私にプライドが無い(或いは、無いように見える)のは プライドの所在が他人と異なるからだ。私は私の深層に、これだけは突き崩させない 護り通さねばならない「モノ」を持っている、そのためならどんなに下らないことでもやり遂げるし媚びへつらうことも厭わない、笑いながら敗北できる。

…さてその深層にある「モノ」だが、実は大事に護りすぎるあまり、ほとんど実体を失ってしまったというのが妥当なところではないか。宝箱も王家の墓も 見つけた頃には空っぽなもの、言うなれば私は既に私自身の墓に相違無い。そしてたとえ肝心の中身を見つけたとしても、それは既に死んでいるのだ。


*ハーゲンダッツマカダミアより愛してる!


…とはいえ、具体的にそのひとのどこを愛しているのか問われてもうまく説明できない、性格や声や目や髪の毛や、もちろん愛しく思ってはいるものの、それはただの形骸に過ぎない。だがしかし形を愛しているならまだ理解しようもあるものを。

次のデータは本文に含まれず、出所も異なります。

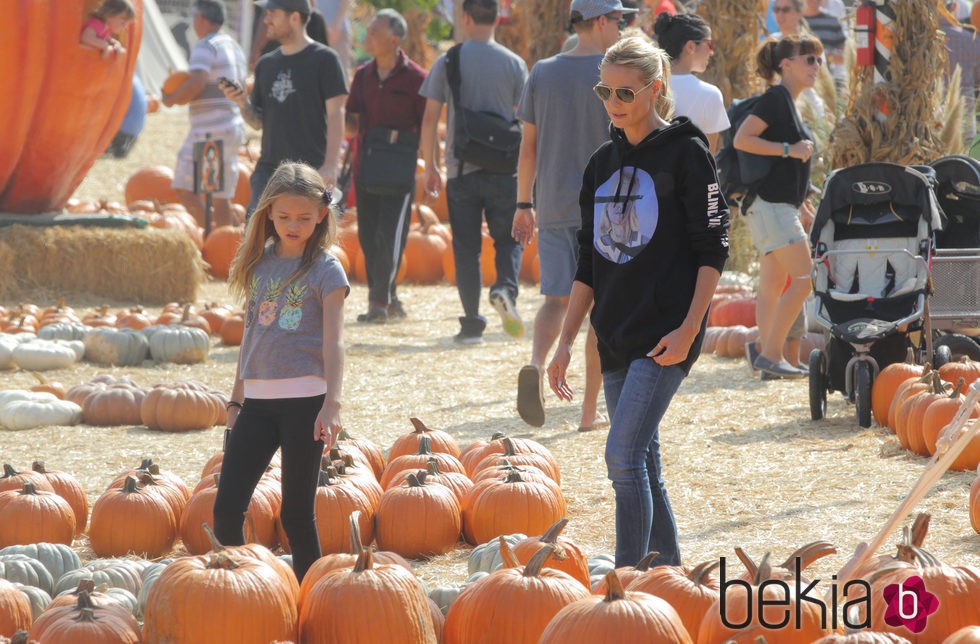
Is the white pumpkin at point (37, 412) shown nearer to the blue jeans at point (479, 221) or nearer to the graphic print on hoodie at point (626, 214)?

つまり自分でも理解不能なのだ、そのひとの何が他の人間と異なるのか分かっていない。
違ったのはただ、その人だけがわたしを廻る隔たり・壁・障害…を、越え得たということだけだ。

気付けばどうしようもなくわたしの中に入ってきていた、内部に侵入していた。ただそれだけなのに世界は厳然と分かたれた、峻別されてしまった。そのひとが居る世界と居ない世界の二つに。
二十年以上もの時間を共にした家族や、誰より親しい友人よりも、出会ったばかりのそのひとに、瞬く間に鮮やかに切り込まれた。

或いはそれを愛だとひとは言い、またそれを錯覚だとひとは言うのだろう。